Imbalanced Data Learning: from Class Imbalance to Long-tailed Data Classification for Visual Recognition

2025 UTS FEIT Research Excellence Guest Lecture Series - Prof. Yiu-ming Cheung


Abstract
Imbalanced data refers to the number of samples among classes is extremely imbalanced, which is common in our daily life, e.g. medical diagnosis, and autonomous driving. In general, the problem of learning from imbalanced data is nontrivial and challenging in the field of data engineering and machine learning, which has attracted growing attention in recent years. In this talk, the imbalance data learning problem is introduced from class imbalance to long-tailed data learning, including their potential applications, and the impacts from a model learning perspective. Then, the latest research progress on imbalanced data learning will be reviewed, including some representative methods in the literature. Lastly, the potential research directions in this field will be discussed.

Speaker Biography
Prof.

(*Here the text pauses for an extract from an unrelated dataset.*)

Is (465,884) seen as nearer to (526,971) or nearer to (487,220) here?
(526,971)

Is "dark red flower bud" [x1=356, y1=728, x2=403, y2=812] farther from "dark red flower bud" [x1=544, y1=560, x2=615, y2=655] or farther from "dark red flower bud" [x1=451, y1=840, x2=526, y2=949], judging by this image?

Yiu-ming Cheung is Chair Professor in the Department of Computer Science at Hong Kong Baptist University, where he also serves as Dean of the Institute for Research and Continuing Education and Associate Director of the Institute of Computational and Theoretical Studies. He is a Fellow of IEEE, AAAS, IAPR, IET, BCS, and a member of the European Academy of Sciences and Arts.

Recognised among the world’s top 1% most-cited scientists in AI and image processing by Stanford University since 2019, Prof. Cheung’s research spans machine learning, visual computing, data science, and information security. His innovations have led to multiple patents and award-winning technologies, including a lip-password for identity verification that earned top honours at international invention exhibitions in Geneva and the Middle East. He is currently Editor-in-Chief of IEEE Transactions on Emerging Topics in Computational Intelligence and serves on editorial boards of several leading journals. Prof. Cheung also plays a key role in the global AI community as Founding Chair of IEEE (HK) Computational Intelligence Chapter and Chair of IEEE Technical Community on Intelligent Informatics.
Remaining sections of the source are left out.